Die Verdrängung und wirtschaftliche Vernichtung der jüdischen Viehhändler
Beitrag aus der Ausstellung „Ausgrenzung - Raub – Vernichtung“ des Staatsarchivs Ludwigsburg und des Gedenkstättenverbunds Gäu-Neckar-Alb e. V.
Der Viehhandel hatte große Bedeutung im kleinbäuerlich geprägten Württemberg. Die Mehrheit der Viehhändler waren Juden. Sie versorgten die Landwirte mit Tieren, die diese als Arbeitskraft und zur Versorgung mit Milch und Dung benötigten und nahmen ihnen ihr Schlachtvieh ab. Über Generationen entwickelte sich ein Vertrauensverhältnis zwischen Bauern und jüdischen Viehhändlern, die oft auch Kreditgeber waren.
Landjudentum und Viehhandel
Landjudentum und Viehhandel waren in Süddeutschland bis ins 20. Jahrhundert eng verbunden. Die jüdischen Familien beachteten die religiösen Vorschriften für ihre Ernährung. Nur einwandfreies Fleisch von geschächteten Tieren durfte verzehrt werden. Deshalb wurde der Beruf des Viehhändlers häufig von Juden ausgeübt und ging von den Vätern auf die Söhne über.
Wirtschaftliches Vertrauen gegen Agrarantisemitismus
Die engen wirtschaftlichen Beziehungen zwischen Bauern und Viehhändlern versuchten die Raiffeisenbewegung und der evangelisch geprägte Bund der Landwirte schon Ende des 19. Jahrhunderts zu diskreditieren. Sie verbreiteten antisemitische Begriffe wie den des „betrügerischen Wucherjuden“.
Nach 1933 schürte die NSDAP diesen aggressiven Agrarantisemitismus weiter an.
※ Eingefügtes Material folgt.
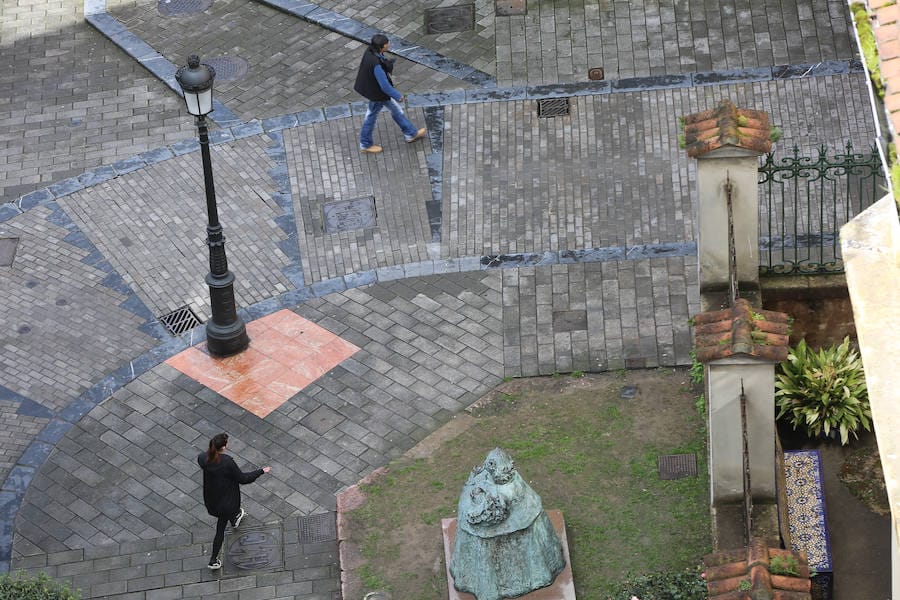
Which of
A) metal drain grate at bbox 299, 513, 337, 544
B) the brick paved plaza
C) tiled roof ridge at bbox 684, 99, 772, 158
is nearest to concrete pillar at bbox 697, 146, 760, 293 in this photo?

In der Folge versuchten die Nationalsozialisten, durch Hetzartikel das noch bestehende Vertrauensverhältnis zwischen den Bauern und den jüdischen Viehhändlern aufzubrechen. Durch schikanöse Verordnungen wurde den Viehhändlern die Ausübung ihres Berufes immer mehr erschwert. Lokale NSDAP-Funktionäre ließen Juden aus den Viehmärkten ausschließen. Oftmals wurden solche Angriffe von der Bauernschaft mit Unmut aufgenommen.
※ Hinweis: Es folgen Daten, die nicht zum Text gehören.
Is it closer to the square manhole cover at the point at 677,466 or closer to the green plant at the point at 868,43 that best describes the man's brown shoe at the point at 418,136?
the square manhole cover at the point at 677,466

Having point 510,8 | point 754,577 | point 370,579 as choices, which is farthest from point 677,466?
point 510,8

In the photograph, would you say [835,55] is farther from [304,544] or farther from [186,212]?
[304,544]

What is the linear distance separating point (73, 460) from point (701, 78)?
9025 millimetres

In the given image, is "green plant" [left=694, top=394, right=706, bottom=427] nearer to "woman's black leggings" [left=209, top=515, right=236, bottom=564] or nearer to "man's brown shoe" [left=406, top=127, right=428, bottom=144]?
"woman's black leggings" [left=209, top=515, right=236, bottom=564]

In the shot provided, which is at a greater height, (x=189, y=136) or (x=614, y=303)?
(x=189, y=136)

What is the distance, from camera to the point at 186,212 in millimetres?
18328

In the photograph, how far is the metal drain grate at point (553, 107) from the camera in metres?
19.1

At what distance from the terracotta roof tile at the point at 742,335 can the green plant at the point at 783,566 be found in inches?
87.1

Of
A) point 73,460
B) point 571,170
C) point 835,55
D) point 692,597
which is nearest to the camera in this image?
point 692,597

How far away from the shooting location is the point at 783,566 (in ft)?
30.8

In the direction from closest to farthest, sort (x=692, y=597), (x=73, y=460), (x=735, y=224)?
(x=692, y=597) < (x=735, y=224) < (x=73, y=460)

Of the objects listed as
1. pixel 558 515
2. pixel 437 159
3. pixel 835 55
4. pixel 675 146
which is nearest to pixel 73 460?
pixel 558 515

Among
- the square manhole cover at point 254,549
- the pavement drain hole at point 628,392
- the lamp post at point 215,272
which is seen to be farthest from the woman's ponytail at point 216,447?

Bis 1936 konnten sich die Juden noch auf dem Markt behaupten. Ein großer Teil der Bauern stellte seine ökonomischen Interessen noch immer über den Rassen-Antisemitismus der Nationalsozialisten.
Endgültige Verdrängung
Im Juli 1938 erfolgte schließlich reichsweit das endgültige Marktverbot für jüdische Viehhändler. Im November 1938 wurden sie vollständig aus dem deutschen Wirtschaftsleben ausgeschlossen. Die Gewerbescheine der Viehhändler wurden eingezogen. Ihre Firmen, meist Klein- und Kleinstbetriebe, wurden aufgelöst. Für eine Übernahme waren sie nicht attraktiv genug.
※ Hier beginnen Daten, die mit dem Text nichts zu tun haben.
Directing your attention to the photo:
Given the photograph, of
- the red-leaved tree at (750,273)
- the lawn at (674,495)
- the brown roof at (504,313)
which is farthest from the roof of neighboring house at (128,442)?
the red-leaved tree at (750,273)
Wer bis Ende 1941 nicht fliehen konnte, wurde deportiert. Die Wohnhäuser der Viehhändlerfamilien, ihr Hausrat und noch ausstehende Forderungen an Bauern wurden schließlich von den Finanzämtern für den NS-Staat verwertet.
Literatur
- Behr, Hartwig, Die Ausplünderung der Besitzer einer Viehhändler- und Großschlachterfirma – die Mergentheimer Firma David Fröhlich und Sohn. Exportschlächterei, in: Ausgrenzung. Raub. Vernichtung. NS-Akteure und „Volksgemeinschaft“ gegen die Juden in Württemberg und Hohenzollern 1933 bis 1945, hg. von Heinz Högerle/Peter Müller/Martin Ulmer, Stuttgart 2019, S.383-394.
- Staudacher, Barbara, Die wirtschaftliche Vernichtung der jüdischen Viehhändler, in: Ausgrenzung. Raub. Vernichtung. NS-Akteure und „Volksgemeinschaft“ gegen die Juden in Württemberg und Hohenzollern 1933 bis 1945, hg. von Heinz Högerle/Peter Müller/Martin Ulmer, Stuttgart 2019, S.371-382.
Zitierhinweis: Staatsarchiv Ludwigsburg/Gedenkstättenverbund Gäu-Neckar-Alb, Die Verdrängung und wirtschaftliche Vernichtung der jüdischen Viehhändler, in: Jüdisches Leben im Südwesten, URL: […], Stand: 20.02.2023.